Preguntas
**1.** ¿Puedes reescribir el pasaje de la entrevista a Francis Bacon que comienza con las palabras "Me gustan estos" y acaba con "sienta pidiendo disculpas.", cambiando "la creación" por "la obra"?
**2.** ¿Cómo seguiría la entrevista a Francis Bacon después de su última frase?

Fragmento del texto

==================================================

Francis Bacon adopta una voz grave.
F. B.: «That’s all the facts when you come to brass facks: birth and copulation, and death…» [Eso es todo cuando vas directo al grano: nacimiento, cópula y muerte…].
Me gustan estos versos de T. S. Eliot, ¿qué más se puede añadir a eso? Nacemos solos, morimos solos. Y si conseguimos hacer algo entre esas dos cosas, tanto mejor. La vida es la aventura más grande de todas, ¿no?
F. M.: Y la creación…
F. B.:… y la creación. Quizá.
Se marcha; luego vuelve y se sienta pidiendo disculpas.
F. M.: En Francia el Estado suele ayudar y mantener a sus artistas. ¿Qué piensa usted de esas ayudas?
F. B.: No es bueno ahogar a los artistas con ayudas. Eso conduce a lo convencional, al academicismo y, en cierto modo, a una normalización del arte. Y todo el mundo termina haciendo las mismas cosas. Actualmente hay demasiado academicismo: ninguno de esos artistas persistirá, aunque nadie sabe lo que pasará con el tiempo. Sucederá más o menos lo mismo que pasó con toda aquella pléyade de pintores pompiers del siglo XIX.

==================================================

Datos de entrada
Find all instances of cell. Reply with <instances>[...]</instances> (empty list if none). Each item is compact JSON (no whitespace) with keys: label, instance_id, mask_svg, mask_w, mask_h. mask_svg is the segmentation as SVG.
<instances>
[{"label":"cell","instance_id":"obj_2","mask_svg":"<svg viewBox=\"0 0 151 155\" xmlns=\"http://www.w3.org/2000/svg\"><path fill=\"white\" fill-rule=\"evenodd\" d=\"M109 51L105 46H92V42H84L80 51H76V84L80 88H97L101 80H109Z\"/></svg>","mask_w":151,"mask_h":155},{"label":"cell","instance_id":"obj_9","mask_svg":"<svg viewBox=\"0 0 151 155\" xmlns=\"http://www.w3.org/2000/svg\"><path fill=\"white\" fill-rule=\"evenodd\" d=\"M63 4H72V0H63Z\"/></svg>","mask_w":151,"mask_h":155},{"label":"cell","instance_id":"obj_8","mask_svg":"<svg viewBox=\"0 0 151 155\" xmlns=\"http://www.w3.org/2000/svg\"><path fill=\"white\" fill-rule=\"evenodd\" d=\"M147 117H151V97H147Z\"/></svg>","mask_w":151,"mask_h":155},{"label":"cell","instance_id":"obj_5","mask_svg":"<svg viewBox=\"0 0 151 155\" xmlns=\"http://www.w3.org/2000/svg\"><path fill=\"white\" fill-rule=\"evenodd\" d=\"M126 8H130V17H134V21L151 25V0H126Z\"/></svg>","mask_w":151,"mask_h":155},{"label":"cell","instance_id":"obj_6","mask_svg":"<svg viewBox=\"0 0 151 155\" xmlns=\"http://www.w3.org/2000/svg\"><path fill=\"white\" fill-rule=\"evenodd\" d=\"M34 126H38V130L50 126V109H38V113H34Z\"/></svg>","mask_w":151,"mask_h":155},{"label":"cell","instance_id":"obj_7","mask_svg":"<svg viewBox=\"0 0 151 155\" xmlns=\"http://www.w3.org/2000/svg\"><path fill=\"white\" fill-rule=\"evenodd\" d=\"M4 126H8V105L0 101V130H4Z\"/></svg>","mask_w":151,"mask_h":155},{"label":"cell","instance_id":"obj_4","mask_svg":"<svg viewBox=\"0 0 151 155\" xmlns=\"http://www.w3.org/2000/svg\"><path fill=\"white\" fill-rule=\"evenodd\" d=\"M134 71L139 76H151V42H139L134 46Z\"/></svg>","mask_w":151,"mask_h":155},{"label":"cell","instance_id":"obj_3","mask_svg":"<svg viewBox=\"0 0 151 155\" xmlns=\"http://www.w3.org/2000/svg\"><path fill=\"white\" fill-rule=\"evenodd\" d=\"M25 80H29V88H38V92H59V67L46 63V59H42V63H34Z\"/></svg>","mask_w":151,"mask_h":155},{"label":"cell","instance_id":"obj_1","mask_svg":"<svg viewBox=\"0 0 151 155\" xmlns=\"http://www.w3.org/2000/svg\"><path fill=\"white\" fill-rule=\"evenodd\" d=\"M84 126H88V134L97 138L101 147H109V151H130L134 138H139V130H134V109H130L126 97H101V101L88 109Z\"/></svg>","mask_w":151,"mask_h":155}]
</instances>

==================================================

Respuestas del ejercicio
**1.**
Me gustan estos versos de T. S. Eliot, ¿qué más se puede añadir a eso? Nacemos solos, morimos solos. Y si conseguimos hacer algo entre esas dos cosas, tanto mejor. La vida es la aventura más grande de todas, ¿no?
F. M.: Y la obra…
F. B.:… y la obra. Quizá.
Se marcha; luego vuelve y se sienta pidiendo disculpas.

**2.**
De repente se subleva, se ofusca, adopta un tono colérico.
F. B.: Aquí, en Inglaterra, a Margaret Thatcher le importan un bledo el arte y las ciencias. Es un escándalo, no da ni un penique para investigación. Eso me molesta.
Se calma al momento.
F. M.: Entonces, ¿qué hace hoy un artista?
F. B.: ¡Oh, muchas cosas! Lo primero que hace falta es estar totalmente de acuerdo con el tema. Es preciso que el tema te absorba por completo. Sino, si no tienes un tema que te roa por dentro, caes en lo decorativo. Se pueden encontrar cosas, sacar temas de los libros, de lo que te rodea, pero eso no basta. Ni aunque conozcas toda la historia del arte desde Egipto hasta nuestros días. Muchas veces eso resulta insuficiente. Yo necesito cosas que me emocionen profundamente. Lo que no siempre funciona.
F. M.: ¿Por ejemplo?
F. B.: Por ejemplo, las imágenes de animales salvajes corriendo. Es algo suntuoso, que me interesa en el sentido de que puede despertarme a una forma de tratar el cuerpo humano. Es algo que me excita, pero que no funciona. ¿Sabe?, es difícil ser artista.
F. M.: ¿Qué es un artista?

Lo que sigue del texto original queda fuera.